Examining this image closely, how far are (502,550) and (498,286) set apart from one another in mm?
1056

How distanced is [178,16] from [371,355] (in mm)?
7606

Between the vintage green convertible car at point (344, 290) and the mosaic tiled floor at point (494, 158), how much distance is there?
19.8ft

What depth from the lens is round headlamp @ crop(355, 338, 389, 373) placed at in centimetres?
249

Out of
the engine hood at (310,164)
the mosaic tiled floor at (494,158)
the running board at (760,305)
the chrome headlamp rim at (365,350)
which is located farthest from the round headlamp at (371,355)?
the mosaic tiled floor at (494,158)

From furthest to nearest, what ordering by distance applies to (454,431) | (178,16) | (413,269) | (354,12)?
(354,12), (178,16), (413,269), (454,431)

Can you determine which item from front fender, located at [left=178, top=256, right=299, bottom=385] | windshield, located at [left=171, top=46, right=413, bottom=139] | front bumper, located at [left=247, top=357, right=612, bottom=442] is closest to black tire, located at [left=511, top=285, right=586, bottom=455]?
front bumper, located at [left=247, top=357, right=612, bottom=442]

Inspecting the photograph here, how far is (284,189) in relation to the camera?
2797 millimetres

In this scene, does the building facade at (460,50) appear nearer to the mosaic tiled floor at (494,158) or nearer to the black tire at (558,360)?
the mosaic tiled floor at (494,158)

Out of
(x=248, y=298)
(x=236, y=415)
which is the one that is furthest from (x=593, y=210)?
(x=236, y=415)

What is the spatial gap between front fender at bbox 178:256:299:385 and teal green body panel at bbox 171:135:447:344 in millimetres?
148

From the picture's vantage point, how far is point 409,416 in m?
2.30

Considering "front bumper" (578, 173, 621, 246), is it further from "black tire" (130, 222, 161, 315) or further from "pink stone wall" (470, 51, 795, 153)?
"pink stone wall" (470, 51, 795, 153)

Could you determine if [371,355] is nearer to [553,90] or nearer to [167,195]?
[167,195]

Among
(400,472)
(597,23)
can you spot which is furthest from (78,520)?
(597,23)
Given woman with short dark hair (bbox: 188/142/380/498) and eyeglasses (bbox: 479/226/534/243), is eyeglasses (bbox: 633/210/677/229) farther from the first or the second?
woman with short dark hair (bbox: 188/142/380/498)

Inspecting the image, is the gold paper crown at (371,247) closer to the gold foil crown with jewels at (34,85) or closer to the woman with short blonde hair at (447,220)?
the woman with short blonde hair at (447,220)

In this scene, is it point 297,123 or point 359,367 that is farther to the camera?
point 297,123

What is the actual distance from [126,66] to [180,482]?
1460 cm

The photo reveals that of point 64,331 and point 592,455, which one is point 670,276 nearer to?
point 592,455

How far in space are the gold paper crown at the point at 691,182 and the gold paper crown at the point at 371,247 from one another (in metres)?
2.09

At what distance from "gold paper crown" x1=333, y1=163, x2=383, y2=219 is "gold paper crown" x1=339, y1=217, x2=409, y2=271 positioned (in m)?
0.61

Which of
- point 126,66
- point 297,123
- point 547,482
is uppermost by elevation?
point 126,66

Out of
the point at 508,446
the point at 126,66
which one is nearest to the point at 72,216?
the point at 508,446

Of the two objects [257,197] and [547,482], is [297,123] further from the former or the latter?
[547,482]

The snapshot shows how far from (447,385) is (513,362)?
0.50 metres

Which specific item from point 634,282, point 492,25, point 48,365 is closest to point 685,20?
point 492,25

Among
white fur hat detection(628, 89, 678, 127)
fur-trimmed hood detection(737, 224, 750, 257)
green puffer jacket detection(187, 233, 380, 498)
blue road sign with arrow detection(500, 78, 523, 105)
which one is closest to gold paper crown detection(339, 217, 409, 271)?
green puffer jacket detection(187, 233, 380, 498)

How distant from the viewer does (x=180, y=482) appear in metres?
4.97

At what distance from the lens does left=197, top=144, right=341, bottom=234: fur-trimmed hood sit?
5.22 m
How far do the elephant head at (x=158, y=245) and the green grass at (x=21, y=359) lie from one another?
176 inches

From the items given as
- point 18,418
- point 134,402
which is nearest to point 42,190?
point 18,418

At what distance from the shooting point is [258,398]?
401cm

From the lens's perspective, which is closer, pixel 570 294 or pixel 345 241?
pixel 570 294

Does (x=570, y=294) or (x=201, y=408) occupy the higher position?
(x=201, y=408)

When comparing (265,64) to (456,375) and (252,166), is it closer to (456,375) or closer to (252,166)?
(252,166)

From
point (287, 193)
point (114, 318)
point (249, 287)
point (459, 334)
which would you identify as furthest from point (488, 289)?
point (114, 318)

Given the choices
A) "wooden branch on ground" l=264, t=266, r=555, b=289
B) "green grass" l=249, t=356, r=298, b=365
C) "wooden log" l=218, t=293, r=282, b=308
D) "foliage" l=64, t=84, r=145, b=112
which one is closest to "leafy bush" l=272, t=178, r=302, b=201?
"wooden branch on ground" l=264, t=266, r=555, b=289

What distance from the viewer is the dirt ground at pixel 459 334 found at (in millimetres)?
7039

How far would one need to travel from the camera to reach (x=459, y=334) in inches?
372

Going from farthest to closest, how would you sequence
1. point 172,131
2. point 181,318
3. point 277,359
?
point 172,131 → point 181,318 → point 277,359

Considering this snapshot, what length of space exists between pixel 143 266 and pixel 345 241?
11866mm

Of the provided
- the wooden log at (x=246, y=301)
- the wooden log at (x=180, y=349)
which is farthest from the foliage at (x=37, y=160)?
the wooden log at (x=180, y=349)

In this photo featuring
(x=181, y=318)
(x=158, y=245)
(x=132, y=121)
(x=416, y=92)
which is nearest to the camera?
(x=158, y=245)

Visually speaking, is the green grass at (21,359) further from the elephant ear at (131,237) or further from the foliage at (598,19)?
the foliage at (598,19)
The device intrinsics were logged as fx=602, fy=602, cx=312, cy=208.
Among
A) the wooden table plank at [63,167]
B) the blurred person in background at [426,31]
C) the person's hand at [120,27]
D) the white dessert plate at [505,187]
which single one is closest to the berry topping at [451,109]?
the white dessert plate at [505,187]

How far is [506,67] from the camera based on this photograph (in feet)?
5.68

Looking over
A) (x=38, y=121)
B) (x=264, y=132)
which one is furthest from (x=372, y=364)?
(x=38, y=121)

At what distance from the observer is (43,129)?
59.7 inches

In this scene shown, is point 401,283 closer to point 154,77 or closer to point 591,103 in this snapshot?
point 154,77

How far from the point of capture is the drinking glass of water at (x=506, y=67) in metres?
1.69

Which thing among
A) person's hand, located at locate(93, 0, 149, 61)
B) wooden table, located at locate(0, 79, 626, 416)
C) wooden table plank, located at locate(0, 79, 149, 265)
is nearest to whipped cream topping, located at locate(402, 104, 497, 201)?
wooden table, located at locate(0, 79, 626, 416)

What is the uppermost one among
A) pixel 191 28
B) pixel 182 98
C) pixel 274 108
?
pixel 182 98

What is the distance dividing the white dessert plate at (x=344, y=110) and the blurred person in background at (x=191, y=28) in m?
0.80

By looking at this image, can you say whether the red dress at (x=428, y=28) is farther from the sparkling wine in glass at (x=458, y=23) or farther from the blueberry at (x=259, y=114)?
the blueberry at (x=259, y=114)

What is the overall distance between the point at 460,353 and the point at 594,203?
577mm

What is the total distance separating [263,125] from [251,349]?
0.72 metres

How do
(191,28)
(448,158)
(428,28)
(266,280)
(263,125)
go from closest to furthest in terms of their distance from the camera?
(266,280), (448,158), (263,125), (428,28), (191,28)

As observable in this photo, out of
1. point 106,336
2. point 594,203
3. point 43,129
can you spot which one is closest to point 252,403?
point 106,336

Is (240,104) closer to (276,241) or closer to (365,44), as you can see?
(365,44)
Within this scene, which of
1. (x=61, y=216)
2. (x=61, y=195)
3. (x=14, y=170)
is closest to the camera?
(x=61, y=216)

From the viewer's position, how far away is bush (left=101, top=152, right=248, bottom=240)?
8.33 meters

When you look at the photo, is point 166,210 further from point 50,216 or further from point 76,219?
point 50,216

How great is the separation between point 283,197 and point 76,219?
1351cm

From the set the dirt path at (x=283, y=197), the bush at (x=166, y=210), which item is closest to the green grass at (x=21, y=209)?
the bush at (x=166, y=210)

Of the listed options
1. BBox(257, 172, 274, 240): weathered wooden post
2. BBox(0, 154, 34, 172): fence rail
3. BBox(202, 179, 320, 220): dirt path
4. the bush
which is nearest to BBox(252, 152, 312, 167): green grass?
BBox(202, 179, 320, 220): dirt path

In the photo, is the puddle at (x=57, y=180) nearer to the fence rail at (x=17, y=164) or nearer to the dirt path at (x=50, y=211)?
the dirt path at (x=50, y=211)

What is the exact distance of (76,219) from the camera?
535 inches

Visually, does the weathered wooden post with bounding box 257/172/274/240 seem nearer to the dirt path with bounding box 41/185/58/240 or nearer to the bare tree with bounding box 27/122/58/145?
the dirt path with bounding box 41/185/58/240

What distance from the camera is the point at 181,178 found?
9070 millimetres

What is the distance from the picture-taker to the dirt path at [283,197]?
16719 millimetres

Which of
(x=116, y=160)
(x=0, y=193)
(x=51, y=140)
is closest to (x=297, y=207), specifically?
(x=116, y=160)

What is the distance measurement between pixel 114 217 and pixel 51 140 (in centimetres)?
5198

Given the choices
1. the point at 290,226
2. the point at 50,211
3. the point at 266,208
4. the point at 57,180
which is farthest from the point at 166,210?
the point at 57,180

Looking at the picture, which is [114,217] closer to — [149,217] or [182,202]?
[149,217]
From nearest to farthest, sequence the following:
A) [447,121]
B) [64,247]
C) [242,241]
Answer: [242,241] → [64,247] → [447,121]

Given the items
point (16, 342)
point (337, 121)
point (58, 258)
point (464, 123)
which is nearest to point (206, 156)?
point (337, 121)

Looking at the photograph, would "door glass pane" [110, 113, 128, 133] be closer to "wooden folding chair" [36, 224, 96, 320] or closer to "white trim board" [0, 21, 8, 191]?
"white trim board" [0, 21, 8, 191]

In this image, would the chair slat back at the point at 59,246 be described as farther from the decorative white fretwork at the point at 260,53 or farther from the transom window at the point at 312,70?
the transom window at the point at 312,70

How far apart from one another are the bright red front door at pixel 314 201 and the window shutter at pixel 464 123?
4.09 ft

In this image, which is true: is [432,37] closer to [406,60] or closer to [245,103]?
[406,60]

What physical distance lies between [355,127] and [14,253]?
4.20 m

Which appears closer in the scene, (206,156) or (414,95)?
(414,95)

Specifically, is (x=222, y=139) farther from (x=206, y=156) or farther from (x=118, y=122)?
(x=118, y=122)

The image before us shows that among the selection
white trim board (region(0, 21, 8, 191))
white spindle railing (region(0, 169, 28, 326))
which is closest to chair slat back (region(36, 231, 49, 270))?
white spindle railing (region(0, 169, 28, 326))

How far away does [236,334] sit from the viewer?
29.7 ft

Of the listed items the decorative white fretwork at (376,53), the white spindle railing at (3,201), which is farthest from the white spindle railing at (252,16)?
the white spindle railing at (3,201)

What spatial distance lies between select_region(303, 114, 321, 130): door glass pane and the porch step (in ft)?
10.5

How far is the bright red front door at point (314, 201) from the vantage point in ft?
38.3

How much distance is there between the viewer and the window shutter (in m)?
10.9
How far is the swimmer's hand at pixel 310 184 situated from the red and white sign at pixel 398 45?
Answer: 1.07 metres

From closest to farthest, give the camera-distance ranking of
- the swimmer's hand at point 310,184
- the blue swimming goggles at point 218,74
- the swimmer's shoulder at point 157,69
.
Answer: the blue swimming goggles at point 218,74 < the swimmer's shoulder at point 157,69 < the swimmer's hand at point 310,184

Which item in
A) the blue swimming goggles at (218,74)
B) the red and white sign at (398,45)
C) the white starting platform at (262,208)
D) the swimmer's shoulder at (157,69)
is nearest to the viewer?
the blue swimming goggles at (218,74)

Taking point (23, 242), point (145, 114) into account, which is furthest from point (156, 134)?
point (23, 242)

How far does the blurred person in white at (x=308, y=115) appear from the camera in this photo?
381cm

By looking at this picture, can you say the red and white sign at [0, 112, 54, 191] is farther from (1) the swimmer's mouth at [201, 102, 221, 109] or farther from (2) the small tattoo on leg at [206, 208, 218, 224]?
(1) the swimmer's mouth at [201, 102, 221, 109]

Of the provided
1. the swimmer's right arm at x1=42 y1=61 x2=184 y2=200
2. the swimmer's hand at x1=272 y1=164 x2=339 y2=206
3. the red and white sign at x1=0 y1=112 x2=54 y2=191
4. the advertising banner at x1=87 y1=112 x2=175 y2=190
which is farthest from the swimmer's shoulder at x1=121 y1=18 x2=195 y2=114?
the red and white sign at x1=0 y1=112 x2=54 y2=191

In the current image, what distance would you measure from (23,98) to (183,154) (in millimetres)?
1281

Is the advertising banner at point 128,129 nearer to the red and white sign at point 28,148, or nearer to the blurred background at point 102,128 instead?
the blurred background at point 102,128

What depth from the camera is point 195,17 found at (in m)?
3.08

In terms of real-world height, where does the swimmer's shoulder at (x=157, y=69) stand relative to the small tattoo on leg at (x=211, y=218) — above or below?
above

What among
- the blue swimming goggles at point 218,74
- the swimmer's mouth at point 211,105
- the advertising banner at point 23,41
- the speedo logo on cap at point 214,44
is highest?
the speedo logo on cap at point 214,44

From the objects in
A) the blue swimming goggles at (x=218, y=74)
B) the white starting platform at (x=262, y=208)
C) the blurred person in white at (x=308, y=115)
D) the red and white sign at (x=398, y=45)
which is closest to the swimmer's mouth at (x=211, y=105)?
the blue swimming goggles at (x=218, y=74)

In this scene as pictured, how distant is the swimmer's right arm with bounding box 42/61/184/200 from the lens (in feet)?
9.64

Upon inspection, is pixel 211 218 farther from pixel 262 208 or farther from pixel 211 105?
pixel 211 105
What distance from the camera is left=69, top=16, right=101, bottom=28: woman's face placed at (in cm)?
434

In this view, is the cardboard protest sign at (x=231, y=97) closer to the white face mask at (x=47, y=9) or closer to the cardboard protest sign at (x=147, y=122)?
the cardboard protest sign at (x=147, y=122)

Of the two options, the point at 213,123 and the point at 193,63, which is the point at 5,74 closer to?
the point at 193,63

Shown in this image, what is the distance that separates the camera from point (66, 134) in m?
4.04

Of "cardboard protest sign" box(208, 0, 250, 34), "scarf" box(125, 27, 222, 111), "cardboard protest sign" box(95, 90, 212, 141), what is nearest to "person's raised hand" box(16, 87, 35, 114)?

—————

Return, word for word, each line from the line that contains "In this view, is" to the end of the listing above; include both end lines and nothing else.

In this view, is the cardboard protest sign at (x=231, y=97) closer to the white face mask at (x=47, y=9) or closer to the cardboard protest sign at (x=147, y=122)?
the cardboard protest sign at (x=147, y=122)

Of the two options, the point at 213,123 and the point at 193,63, which is the point at 5,74 closer to?
the point at 193,63

Shown in this image, what is the distance that separates the camera from point (66, 134) in m?
4.04

Of "cardboard protest sign" box(208, 0, 250, 34), "scarf" box(125, 27, 222, 111), "cardboard protest sign" box(95, 90, 212, 141), what is nearest to "person's raised hand" box(16, 87, 35, 114)?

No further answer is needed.